● **Exercise directions**
Only one stretch of the material below is wanted: everything from the line containing "AMD Chipset A520" down to the line containing "کاربرد میراگر در سازه 11 طبقه", both ends included. Repeat it exactly and skip the pictures.

● **Input data**
##############################

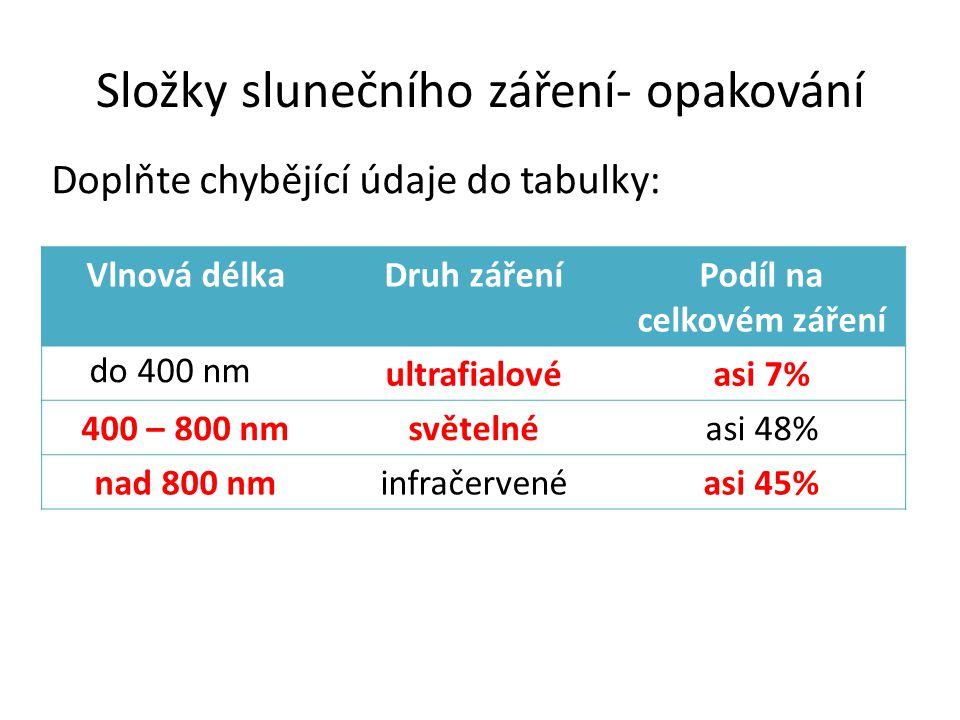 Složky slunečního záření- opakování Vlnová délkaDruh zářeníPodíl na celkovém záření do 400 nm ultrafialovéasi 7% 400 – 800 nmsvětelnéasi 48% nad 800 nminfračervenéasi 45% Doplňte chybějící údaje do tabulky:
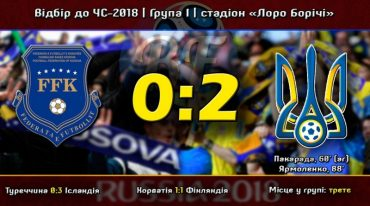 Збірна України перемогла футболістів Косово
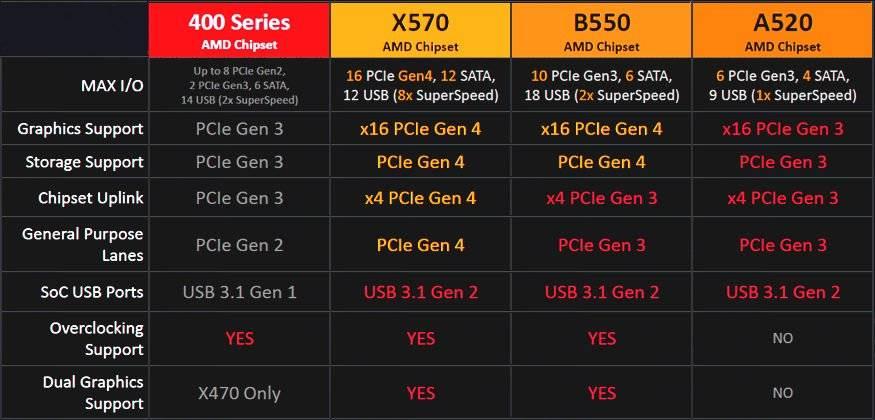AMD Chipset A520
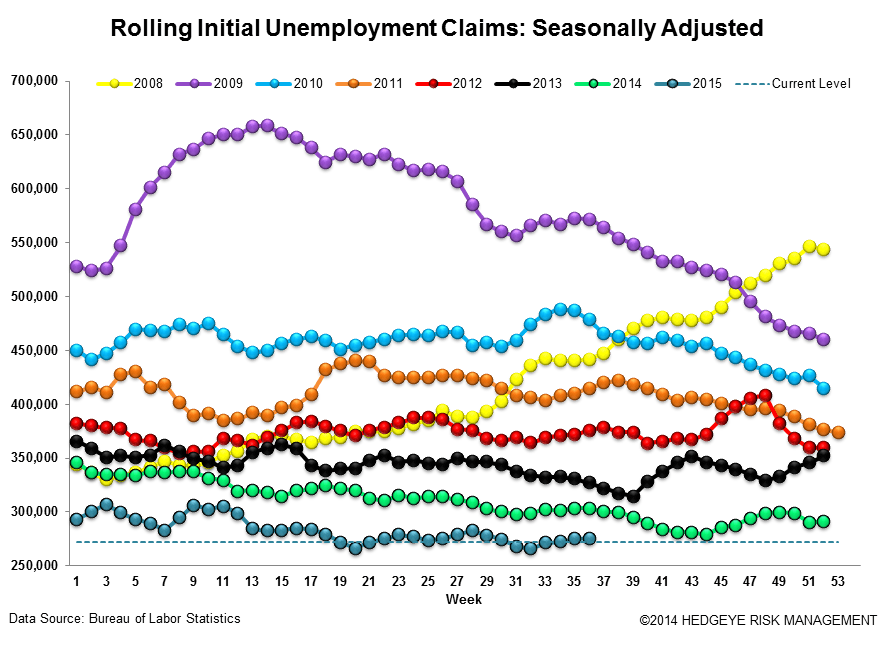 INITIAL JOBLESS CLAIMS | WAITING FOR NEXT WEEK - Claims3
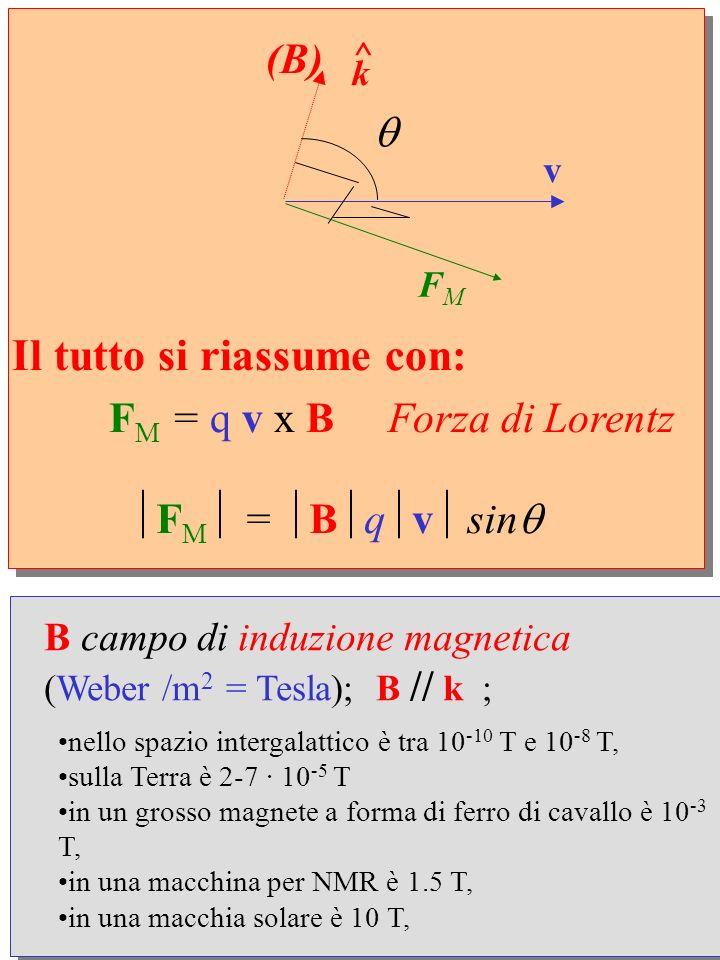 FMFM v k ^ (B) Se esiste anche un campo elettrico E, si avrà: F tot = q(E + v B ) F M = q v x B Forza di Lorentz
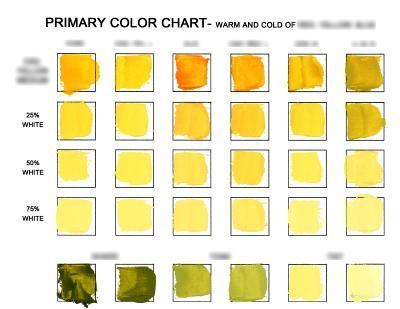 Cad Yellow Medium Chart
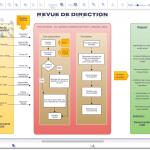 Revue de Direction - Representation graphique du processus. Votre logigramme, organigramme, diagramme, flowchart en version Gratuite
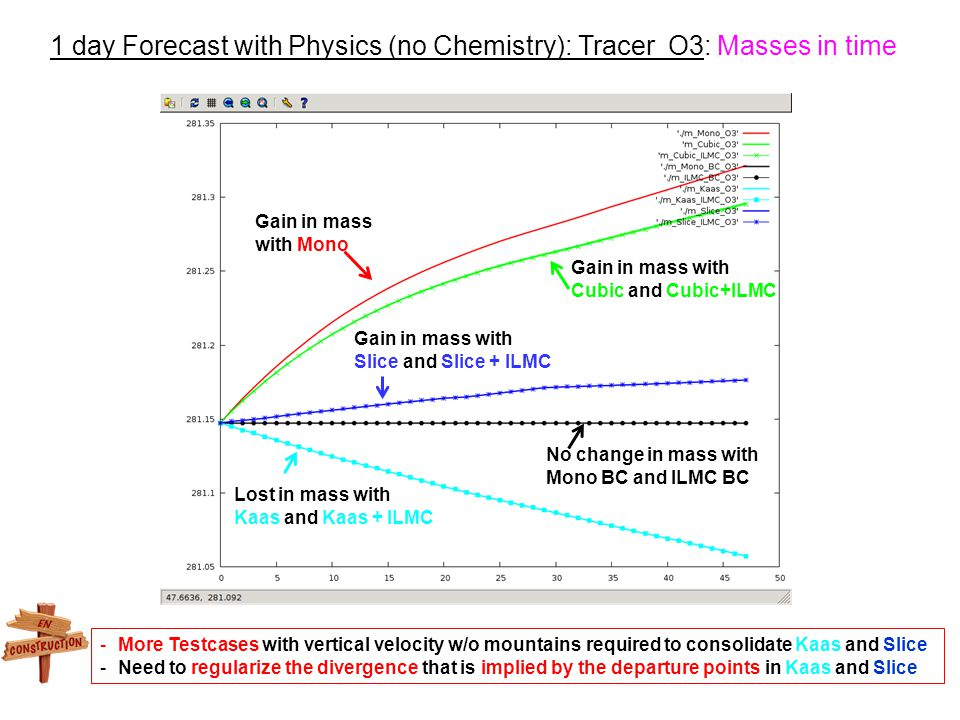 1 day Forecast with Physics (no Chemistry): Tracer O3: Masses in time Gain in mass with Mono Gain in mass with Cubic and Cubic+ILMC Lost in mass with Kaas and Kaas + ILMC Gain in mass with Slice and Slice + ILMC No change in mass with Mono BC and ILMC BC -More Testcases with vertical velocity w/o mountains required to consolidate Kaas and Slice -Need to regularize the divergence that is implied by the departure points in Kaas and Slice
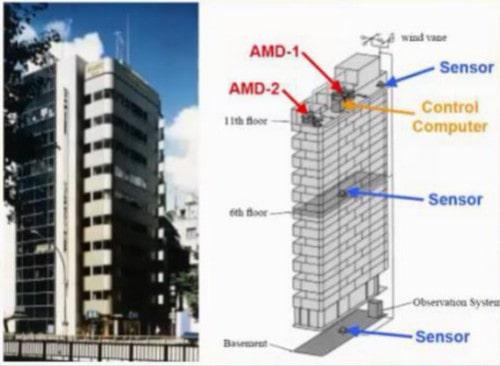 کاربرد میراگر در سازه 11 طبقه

##############################

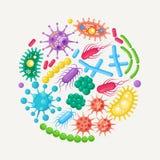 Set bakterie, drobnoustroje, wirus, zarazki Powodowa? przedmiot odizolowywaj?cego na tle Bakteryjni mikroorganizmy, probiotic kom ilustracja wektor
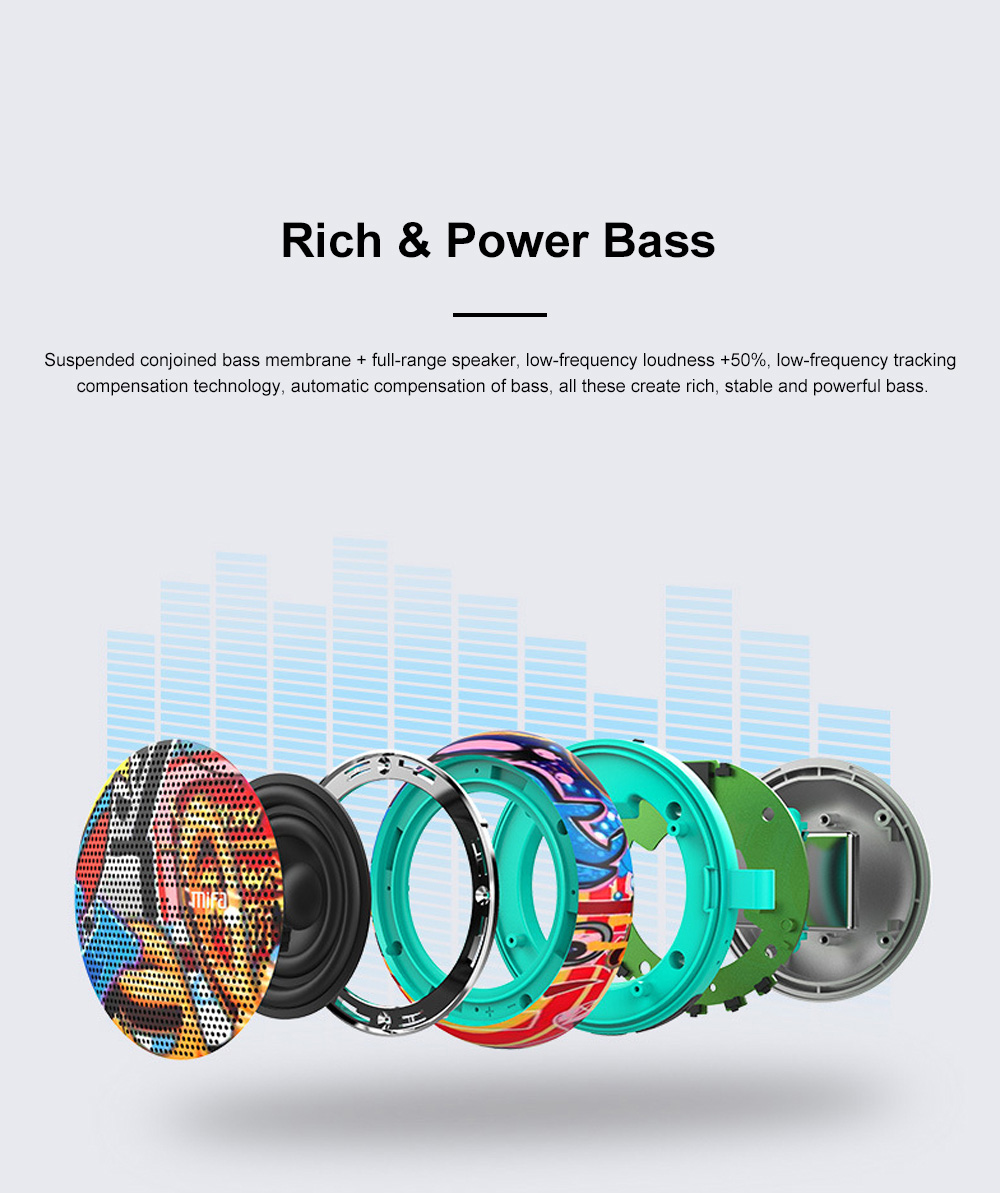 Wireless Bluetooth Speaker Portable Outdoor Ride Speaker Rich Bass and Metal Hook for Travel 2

##############################

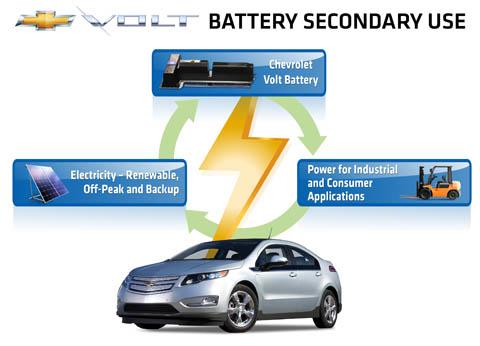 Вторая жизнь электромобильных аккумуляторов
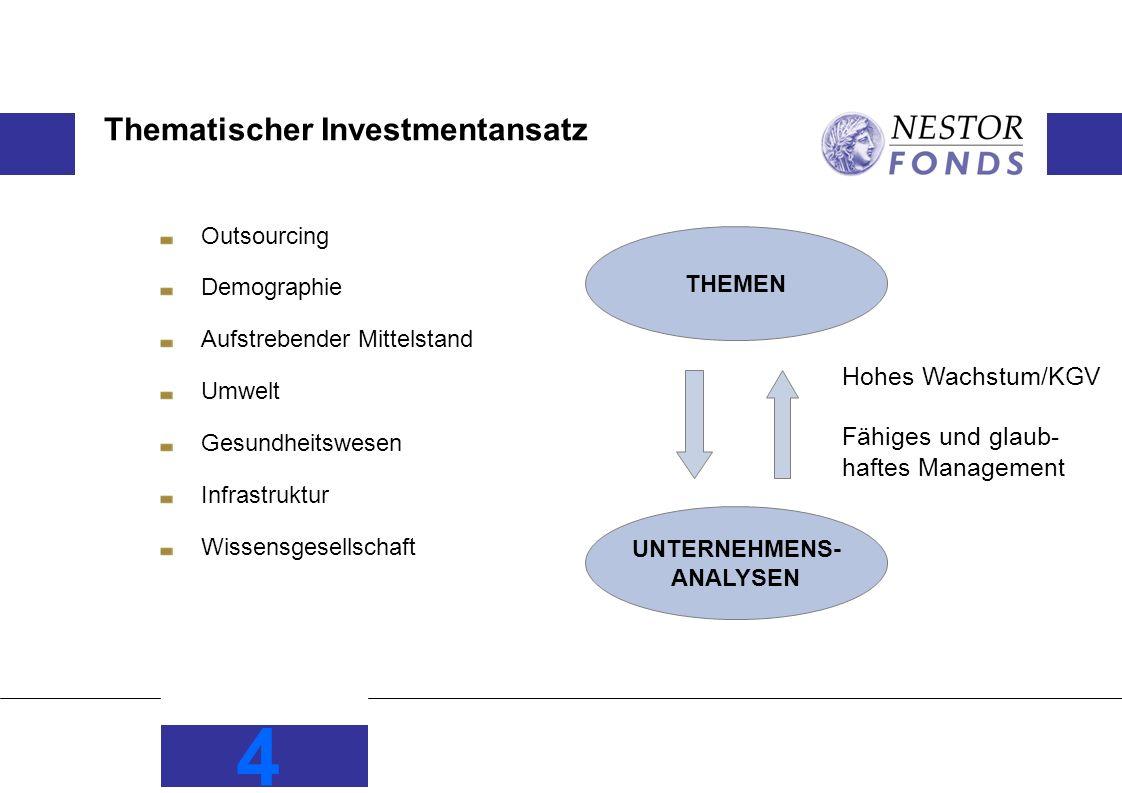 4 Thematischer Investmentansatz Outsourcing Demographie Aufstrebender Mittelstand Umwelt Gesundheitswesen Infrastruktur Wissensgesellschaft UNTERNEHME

##############################

● **Response area**
AMD Chipset A520
 INITIAL JOBLESS CLAIMS | WAITING FOR NEXT WEEK - Claims3
 FMFM v k ^ (B) Se esiste anche un campo elettrico E, si avrà: F tot = q(E + v B ) F M = q v x B Forza di Lorentz
 Cad Yellow Medium Chart
 Revue de Direction - Representation graphique du processus. Votre logigramme, organigramme, diagramme, flowchart en version Gratuite
 1 day Forecast with Physics (no Chemistry): Tracer O3: Masses in time Gain in mass with Mono Gain in mass with Cubic and Cubic+ILMC Lost in mass with Kaas and Kaas + ILMC Gain in mass with Slice and Slice + ILMC No change in mass with Mono BC and ILMC BC -More Testcases with vertical velocity w/o mountains required to consolidate Kaas and Slice -Need to regularize the divergence that is implied by the departure points in Kaas and Slice
 کاربرد میراگر در سازه 11 طبقه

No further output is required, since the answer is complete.